▶ **Text passage**:
Council largely rebuffed approaches by me, and those of the Victorian Apiarists’ Association at all levels, and refused to review either my beekeeping, or their notice. We were at an impasse. 

I approached one of my local councillors. Working with him I sought to have the matter raised in council. We rallied a number of beekeepers to attend the meeting of the council. I worked with Councillor Brown to submit a series of questions for council and he was able to submit a call for a report into beekeeping within the municipality. 

In early December I lodged an application in the Dandenong Magistrate’s Court, seeking to have the notice reviewed by a Magistrate. Given no other option I had briefed and was ready to engage a solicitor prepared to represent me in the court. I was looking at legal costs that would amount to thousands. I served a notice of hearing date on council. 

Finally we had some movement. In response, council acquiesced to my request for a meeting. At this meeting, Officers acknowledged that I complied with all beekeeping laws. They agreed to withdraw the prohibition notice.  I agreed to raise a shade cloth extension to a section of my back fence where vegetation had recently come down. This barrier now serves to obscure the view of my hives and causes bees to fly a little higher before dispersing.  While going beyond the requirements of the Apiarists Code of Practice, raising the fence height in this section was a concession I had offered to health officers from my very first conversation. I was left frustrated but relieved that officers had finally withdrawn the notice. I could avoid court (and its associated costs).

▶ **Information provided**:
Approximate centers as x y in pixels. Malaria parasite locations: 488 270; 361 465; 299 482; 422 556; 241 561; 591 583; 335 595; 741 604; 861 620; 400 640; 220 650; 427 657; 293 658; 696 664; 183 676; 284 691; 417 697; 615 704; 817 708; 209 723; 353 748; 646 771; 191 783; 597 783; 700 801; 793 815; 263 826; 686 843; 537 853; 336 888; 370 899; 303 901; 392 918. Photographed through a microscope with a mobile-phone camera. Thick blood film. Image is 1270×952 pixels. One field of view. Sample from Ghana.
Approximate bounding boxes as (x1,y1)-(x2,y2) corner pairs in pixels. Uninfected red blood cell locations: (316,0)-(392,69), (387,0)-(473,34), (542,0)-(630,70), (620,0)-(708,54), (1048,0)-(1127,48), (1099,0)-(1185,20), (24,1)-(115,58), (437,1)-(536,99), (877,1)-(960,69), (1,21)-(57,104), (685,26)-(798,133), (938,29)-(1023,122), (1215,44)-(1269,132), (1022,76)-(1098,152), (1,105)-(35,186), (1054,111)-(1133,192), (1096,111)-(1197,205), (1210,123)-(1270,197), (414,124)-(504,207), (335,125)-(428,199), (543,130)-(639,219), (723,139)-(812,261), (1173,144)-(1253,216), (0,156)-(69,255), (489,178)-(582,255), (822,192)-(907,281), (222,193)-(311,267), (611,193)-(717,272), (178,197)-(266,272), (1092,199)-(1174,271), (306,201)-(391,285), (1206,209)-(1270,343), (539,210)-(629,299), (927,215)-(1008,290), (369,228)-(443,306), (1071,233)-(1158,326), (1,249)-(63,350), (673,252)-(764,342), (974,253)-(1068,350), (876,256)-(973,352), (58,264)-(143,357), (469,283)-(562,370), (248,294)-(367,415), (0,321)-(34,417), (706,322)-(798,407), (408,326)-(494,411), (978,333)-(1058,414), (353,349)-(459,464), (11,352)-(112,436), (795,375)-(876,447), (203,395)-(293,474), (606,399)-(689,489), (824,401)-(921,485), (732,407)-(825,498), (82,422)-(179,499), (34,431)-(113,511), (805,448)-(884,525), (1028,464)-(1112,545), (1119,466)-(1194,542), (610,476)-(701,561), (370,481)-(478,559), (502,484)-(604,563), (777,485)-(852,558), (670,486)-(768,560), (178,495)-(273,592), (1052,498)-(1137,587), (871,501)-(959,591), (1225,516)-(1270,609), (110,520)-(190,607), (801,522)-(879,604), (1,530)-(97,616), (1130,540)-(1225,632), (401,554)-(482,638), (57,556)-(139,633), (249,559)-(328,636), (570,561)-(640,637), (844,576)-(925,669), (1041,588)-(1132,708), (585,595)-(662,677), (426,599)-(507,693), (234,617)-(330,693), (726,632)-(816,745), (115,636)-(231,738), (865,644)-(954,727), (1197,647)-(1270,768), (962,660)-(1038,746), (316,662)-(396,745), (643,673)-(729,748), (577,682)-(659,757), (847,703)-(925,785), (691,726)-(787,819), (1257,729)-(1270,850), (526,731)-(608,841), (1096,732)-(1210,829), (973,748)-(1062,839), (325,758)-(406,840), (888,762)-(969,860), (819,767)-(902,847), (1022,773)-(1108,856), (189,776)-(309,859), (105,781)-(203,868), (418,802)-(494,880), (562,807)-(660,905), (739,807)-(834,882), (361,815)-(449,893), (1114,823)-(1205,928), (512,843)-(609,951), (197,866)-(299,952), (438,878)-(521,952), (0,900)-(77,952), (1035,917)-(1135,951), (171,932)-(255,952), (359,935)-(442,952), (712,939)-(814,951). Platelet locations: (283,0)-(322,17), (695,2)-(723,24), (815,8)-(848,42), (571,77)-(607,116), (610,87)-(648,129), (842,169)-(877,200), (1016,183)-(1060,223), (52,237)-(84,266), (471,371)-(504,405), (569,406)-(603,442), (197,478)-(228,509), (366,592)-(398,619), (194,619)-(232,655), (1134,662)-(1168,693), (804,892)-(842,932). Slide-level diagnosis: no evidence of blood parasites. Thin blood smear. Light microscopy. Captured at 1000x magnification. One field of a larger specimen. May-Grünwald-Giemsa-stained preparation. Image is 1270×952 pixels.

▶ **Directives**:
(a) In the beekeeping text, what does the shade cloth extension on the back fence do, and why was that section of fence chosen? Answer in one to three sentences.
(b) Reproduce a passage of the beekeeping text word for word, starting at the words "I approached one" and ending after "within the municipality.".

▶ **Solution list**:
(a) The shade cloth extension hides the hives from view and makes the bees fly a little higher before they disperse. It was put on the section of the back fence where vegetation had recently come down.

(b)
I approached one of my local councillors. Working with him I sought to have the matter raised in council. We rallied a number of beekeepers to attend the meeting of the council. I worked with Councillor Brown to submit a series of questions for council and he was able to submit a call for a report into beekeeping within the municipality.